Lately, I find myself searching for balance. But balance is starting to feel like perfection – and perfect I’m not. Instead I’m feeling overwhelmed, scattered and unmotivated.
Sofia and Emma have changed drastically in the past week. They crawl (no longer using military tactics), pull themselves up to standing position, climb straight walls, and are extremely vocal (in a loud monotone kind of way). I’m constantly on the move and requiring my body to work overtime. Truthfully, this generally non-athletic body is struggling. My lower back aches, my arms are sore and my abs are not what they used to be.

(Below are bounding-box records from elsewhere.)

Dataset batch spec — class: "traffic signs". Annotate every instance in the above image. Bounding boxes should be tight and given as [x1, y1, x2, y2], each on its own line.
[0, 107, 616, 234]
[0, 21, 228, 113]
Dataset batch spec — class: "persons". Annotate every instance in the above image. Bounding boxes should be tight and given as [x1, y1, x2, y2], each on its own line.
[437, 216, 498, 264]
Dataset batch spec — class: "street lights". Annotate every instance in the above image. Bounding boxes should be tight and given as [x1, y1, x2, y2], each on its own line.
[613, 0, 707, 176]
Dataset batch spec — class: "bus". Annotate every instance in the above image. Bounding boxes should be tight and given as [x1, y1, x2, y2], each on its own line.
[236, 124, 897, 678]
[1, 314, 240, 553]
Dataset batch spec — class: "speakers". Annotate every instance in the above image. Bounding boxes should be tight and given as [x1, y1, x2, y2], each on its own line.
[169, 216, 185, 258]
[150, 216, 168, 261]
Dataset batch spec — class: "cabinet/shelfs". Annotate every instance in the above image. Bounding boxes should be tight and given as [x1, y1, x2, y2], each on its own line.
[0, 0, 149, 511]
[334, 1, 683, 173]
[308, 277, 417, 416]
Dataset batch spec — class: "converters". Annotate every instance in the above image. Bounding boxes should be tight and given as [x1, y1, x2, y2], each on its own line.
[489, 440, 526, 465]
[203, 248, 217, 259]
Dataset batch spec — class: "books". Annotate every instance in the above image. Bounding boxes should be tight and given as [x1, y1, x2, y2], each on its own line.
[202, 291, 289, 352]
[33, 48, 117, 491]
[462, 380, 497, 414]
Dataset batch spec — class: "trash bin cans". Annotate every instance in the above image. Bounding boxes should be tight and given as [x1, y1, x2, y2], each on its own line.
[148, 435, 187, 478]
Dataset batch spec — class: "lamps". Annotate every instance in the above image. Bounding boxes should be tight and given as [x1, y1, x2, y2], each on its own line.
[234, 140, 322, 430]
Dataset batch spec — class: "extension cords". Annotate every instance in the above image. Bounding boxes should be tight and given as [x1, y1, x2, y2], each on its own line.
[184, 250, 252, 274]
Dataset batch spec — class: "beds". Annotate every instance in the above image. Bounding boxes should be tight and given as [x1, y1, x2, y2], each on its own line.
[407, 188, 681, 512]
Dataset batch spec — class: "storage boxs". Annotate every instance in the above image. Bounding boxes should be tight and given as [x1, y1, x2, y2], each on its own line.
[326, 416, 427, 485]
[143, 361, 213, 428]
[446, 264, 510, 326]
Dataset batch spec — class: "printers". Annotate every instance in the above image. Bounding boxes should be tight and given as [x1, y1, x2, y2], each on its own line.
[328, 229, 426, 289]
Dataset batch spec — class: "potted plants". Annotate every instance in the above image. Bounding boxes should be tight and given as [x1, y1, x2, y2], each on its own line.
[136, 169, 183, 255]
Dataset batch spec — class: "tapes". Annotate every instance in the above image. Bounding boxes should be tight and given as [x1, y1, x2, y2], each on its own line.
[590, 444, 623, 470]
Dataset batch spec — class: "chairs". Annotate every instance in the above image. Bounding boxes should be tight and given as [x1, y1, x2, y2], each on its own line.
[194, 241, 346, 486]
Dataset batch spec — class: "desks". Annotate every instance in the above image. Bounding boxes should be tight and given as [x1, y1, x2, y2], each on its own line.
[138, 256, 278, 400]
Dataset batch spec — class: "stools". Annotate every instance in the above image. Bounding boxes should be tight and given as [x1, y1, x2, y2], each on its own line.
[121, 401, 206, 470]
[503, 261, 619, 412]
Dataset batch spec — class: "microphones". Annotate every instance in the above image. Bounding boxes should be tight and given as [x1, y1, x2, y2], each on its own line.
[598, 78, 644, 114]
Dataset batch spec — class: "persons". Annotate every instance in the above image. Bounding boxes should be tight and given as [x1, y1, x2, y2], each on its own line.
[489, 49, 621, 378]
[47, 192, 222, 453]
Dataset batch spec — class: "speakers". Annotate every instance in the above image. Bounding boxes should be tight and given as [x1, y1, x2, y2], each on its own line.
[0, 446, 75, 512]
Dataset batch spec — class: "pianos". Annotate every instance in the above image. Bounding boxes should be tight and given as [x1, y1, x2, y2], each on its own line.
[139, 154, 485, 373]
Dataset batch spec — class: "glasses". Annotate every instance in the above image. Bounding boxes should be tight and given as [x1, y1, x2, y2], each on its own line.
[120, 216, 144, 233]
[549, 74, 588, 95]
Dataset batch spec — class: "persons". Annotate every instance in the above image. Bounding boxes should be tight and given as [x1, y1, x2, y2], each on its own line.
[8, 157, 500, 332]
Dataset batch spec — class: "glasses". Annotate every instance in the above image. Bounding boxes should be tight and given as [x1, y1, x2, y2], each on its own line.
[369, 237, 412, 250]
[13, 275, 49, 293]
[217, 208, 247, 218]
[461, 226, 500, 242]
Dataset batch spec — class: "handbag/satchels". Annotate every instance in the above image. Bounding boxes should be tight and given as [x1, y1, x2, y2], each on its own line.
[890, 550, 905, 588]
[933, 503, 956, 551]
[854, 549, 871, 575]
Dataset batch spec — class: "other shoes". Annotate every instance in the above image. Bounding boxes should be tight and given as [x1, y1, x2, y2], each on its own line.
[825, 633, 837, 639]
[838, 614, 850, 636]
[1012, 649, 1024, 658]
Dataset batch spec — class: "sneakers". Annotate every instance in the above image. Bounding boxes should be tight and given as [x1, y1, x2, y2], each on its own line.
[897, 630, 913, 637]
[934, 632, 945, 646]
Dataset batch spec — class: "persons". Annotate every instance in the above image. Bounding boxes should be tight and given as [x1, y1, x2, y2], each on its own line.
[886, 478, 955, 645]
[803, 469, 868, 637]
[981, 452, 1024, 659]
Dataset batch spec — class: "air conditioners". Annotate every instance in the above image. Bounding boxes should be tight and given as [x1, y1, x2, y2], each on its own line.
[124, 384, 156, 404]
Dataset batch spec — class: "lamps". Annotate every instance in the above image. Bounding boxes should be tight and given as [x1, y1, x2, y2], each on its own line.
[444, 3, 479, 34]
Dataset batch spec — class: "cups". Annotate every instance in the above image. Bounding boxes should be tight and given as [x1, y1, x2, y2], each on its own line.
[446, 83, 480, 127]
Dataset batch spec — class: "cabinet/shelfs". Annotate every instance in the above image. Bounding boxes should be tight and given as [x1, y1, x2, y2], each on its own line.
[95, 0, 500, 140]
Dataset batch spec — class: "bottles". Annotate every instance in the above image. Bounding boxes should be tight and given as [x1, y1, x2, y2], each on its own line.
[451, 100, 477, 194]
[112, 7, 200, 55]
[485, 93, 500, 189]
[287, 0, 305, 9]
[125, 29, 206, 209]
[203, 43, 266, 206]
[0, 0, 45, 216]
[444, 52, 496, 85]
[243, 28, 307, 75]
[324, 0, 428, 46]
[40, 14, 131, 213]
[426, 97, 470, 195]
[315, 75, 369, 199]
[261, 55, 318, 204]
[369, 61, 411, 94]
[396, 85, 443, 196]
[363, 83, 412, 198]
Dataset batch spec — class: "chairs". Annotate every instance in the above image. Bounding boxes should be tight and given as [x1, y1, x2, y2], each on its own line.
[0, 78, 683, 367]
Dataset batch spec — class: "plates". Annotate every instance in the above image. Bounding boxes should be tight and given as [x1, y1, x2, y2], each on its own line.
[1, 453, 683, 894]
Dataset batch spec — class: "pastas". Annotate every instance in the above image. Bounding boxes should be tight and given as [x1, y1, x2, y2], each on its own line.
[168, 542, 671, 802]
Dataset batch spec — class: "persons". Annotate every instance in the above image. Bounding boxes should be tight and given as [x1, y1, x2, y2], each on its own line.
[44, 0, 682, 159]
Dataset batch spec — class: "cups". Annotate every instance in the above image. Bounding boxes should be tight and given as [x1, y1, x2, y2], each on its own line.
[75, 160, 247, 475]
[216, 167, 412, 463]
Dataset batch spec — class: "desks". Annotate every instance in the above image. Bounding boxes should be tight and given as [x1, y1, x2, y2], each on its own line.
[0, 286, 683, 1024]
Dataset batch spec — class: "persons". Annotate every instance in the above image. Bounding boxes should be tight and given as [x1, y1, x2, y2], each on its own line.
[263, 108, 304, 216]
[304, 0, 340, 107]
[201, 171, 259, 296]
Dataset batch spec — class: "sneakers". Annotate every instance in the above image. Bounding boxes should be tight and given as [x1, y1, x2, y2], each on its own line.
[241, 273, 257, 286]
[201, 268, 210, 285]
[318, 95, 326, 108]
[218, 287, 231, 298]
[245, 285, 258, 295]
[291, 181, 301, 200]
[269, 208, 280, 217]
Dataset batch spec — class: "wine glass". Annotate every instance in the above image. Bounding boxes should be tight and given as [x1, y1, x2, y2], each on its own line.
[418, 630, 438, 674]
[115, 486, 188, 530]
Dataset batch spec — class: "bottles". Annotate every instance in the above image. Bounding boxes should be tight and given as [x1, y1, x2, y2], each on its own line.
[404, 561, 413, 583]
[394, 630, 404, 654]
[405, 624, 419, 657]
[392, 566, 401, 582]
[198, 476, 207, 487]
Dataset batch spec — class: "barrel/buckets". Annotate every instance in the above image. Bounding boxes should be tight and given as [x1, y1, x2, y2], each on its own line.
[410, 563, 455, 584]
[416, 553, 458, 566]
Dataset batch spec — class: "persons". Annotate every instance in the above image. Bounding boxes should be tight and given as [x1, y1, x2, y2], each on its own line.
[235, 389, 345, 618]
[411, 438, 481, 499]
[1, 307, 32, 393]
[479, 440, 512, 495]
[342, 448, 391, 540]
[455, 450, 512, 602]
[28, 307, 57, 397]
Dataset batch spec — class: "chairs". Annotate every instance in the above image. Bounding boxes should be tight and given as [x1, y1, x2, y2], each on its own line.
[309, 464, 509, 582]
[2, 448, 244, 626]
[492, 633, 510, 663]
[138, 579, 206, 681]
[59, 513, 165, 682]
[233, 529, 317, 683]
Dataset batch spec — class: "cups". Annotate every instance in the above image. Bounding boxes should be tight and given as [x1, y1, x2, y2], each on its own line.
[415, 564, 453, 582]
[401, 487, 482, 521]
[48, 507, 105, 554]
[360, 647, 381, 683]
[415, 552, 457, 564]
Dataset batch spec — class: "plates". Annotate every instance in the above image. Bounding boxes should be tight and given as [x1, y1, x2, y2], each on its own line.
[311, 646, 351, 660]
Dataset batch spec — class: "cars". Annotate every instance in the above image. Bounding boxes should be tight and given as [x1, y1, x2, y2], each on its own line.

After reading, Watch out for These Health Busters, I realized one reason for this slump is I have been neglecting a healthy diet. In fact, I haven’t eaten so poorly since I was in university. I crave burgers, hot dogs, chips, coke, ice cream and I will hesitantly admit being addicted to peanut M&M’s. The interesting thing is that I love healthy foods. I mean, I would choose brown rice, whole wheat pasta and spelt bread over the white variety any day but a couple days of bad eating and I’m done. It’s similar to not exercising for months and then trying to start from scratch. 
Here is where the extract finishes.